* **EXERCISE BRIEF**: Every line from the line containing "In this photographic" through the final line below is to be repeated exactly; no other line is.

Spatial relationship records

■ ■ ■

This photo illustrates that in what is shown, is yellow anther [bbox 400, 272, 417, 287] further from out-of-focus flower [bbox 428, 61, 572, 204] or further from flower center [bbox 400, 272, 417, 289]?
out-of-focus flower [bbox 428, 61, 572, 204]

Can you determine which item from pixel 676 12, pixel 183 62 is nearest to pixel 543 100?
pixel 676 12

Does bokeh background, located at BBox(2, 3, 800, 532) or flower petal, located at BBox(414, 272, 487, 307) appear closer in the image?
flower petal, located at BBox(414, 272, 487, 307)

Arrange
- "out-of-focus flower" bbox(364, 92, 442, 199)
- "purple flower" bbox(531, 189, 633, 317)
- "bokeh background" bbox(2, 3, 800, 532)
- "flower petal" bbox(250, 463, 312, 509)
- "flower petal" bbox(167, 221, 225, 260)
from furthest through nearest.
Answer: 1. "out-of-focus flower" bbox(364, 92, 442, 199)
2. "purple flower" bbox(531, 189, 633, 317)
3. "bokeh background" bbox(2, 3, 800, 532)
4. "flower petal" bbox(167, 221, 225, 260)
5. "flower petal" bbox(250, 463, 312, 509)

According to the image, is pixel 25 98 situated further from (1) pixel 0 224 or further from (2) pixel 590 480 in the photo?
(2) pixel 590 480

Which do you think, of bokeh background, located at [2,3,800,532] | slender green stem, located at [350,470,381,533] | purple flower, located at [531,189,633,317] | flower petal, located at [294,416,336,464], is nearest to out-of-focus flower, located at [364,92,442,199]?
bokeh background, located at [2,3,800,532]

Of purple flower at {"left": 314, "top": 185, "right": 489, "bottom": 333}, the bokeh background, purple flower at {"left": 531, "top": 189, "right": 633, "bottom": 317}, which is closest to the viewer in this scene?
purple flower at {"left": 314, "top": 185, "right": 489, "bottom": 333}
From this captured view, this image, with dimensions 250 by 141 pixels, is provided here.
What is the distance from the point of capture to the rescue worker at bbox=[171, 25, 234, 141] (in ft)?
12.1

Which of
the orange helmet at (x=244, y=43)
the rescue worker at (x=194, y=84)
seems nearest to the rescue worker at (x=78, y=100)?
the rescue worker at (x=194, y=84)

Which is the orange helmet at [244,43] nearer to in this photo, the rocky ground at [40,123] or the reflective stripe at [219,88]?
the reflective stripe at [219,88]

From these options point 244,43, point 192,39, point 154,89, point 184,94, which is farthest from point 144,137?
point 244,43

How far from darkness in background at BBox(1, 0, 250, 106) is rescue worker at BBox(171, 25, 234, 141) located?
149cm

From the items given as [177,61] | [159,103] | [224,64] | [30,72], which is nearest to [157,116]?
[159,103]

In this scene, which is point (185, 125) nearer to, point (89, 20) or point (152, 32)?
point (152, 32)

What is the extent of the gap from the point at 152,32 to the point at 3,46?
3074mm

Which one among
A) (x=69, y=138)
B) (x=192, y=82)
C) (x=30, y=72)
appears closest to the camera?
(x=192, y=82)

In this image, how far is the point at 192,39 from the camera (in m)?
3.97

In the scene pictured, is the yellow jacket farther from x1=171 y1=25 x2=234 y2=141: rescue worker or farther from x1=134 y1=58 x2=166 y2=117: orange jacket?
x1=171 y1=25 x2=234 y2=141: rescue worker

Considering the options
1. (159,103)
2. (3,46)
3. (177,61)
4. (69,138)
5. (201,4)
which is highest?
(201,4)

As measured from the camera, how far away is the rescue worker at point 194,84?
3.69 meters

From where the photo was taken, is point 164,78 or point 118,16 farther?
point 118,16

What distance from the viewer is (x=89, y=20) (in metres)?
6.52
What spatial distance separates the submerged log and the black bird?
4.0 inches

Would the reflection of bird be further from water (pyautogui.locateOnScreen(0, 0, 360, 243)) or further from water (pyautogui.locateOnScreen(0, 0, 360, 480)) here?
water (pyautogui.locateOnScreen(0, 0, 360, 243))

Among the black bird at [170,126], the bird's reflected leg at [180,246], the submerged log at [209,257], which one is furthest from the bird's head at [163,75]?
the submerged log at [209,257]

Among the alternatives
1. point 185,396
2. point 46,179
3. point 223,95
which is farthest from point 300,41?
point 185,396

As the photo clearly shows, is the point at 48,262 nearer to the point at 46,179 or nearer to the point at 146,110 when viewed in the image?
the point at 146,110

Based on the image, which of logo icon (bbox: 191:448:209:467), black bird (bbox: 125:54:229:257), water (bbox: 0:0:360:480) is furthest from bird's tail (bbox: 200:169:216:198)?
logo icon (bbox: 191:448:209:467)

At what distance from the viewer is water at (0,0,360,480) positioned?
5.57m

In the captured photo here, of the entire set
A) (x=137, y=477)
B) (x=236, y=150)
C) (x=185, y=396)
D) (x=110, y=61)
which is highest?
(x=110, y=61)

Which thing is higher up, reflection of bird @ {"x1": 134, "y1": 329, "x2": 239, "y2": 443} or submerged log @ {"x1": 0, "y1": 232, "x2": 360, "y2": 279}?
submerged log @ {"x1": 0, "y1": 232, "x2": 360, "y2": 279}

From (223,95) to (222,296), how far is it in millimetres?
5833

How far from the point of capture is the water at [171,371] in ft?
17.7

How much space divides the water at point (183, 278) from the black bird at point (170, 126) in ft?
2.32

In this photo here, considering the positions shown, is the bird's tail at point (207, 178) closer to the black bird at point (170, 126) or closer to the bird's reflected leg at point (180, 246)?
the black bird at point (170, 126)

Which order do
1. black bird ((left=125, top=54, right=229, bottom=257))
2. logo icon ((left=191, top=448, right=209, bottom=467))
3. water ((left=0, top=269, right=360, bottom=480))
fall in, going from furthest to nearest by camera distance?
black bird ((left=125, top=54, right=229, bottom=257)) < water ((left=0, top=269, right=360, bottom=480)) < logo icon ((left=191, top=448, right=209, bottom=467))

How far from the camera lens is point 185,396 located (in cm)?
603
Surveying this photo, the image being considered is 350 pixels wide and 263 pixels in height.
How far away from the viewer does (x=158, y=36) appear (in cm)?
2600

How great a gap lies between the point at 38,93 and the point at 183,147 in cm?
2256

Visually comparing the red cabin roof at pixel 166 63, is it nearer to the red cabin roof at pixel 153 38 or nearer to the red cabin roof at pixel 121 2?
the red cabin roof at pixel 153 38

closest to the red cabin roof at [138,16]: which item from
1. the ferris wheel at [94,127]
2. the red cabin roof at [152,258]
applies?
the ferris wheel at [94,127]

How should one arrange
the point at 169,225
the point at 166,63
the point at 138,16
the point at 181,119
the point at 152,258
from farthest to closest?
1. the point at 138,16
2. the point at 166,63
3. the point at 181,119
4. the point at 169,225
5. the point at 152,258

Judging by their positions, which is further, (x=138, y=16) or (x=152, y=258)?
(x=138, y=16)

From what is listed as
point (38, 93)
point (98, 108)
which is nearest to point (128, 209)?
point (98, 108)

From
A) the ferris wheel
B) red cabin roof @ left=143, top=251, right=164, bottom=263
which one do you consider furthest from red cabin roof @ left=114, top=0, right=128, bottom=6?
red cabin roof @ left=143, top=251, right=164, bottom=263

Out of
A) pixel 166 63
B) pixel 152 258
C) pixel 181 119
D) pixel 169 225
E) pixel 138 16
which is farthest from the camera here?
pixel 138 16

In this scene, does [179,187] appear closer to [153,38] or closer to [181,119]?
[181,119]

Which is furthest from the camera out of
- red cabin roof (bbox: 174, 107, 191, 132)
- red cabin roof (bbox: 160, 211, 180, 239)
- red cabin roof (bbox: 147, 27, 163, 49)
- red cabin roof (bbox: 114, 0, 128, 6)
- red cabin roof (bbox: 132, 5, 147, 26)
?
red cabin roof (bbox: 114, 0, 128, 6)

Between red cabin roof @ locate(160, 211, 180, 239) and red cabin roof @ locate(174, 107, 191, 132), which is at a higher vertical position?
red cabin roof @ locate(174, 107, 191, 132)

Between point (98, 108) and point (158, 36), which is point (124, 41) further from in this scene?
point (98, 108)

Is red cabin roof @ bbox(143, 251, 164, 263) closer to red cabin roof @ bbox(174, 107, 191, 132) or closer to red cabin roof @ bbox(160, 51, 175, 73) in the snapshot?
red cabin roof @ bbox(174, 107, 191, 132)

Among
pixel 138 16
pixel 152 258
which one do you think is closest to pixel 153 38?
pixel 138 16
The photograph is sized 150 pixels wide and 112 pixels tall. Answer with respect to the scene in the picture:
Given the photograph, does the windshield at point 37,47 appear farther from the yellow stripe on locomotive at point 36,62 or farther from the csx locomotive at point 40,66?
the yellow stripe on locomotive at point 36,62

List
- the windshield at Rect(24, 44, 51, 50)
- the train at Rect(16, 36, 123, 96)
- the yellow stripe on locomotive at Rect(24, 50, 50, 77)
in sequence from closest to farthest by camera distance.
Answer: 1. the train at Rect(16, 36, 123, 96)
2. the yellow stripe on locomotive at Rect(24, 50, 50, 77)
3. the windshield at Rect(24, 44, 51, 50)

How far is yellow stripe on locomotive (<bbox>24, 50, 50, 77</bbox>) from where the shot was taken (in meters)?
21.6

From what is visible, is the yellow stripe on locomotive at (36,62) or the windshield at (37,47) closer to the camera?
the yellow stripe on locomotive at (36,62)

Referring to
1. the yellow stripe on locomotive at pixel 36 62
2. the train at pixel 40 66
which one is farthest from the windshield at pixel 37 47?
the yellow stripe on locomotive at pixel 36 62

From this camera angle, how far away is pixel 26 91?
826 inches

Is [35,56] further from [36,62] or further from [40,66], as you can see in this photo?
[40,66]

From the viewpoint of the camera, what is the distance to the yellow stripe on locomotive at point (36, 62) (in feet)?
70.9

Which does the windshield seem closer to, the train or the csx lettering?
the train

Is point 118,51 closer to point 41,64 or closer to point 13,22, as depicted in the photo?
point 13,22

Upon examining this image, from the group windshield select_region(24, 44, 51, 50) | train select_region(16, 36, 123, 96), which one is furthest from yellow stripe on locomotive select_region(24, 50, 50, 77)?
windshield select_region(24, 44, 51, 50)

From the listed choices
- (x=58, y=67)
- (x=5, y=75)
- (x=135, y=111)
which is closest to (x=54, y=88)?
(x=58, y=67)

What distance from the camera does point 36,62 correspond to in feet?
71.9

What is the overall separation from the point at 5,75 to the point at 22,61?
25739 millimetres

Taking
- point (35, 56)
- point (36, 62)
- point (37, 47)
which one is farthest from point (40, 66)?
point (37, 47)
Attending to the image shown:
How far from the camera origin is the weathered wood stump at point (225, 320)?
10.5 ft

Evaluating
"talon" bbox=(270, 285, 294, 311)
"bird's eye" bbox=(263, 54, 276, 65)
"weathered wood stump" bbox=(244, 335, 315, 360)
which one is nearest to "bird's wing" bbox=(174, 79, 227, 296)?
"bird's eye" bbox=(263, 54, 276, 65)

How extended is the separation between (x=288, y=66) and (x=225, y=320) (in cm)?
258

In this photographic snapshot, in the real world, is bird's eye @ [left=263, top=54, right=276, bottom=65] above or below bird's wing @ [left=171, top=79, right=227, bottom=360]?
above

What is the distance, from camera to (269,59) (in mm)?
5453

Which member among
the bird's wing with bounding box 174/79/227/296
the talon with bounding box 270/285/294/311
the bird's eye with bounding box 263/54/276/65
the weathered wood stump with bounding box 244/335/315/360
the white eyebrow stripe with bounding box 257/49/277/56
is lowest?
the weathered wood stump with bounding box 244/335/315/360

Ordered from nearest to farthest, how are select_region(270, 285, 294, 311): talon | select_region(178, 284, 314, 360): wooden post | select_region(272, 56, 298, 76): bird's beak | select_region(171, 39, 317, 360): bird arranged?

■ ■ ■

* **REPLY**:
In this photographic snapshot, in the real world, is bird's eye @ [left=263, top=54, right=276, bottom=65] above or below bird's wing @ [left=171, top=79, right=227, bottom=360]?
above

What is the distance, from camera to (269,59) (in mm)?
5453

Which member among
the bird's wing with bounding box 174/79/227/296
the talon with bounding box 270/285/294/311
the bird's eye with bounding box 263/54/276/65
the weathered wood stump with bounding box 244/335/315/360
the white eyebrow stripe with bounding box 257/49/277/56
is lowest?
the weathered wood stump with bounding box 244/335/315/360

Ordered from nearest to farthest, how are select_region(270, 285, 294, 311): talon | select_region(178, 284, 314, 360): wooden post | select_region(272, 56, 298, 76): bird's beak | select_region(171, 39, 317, 360): bird arranged?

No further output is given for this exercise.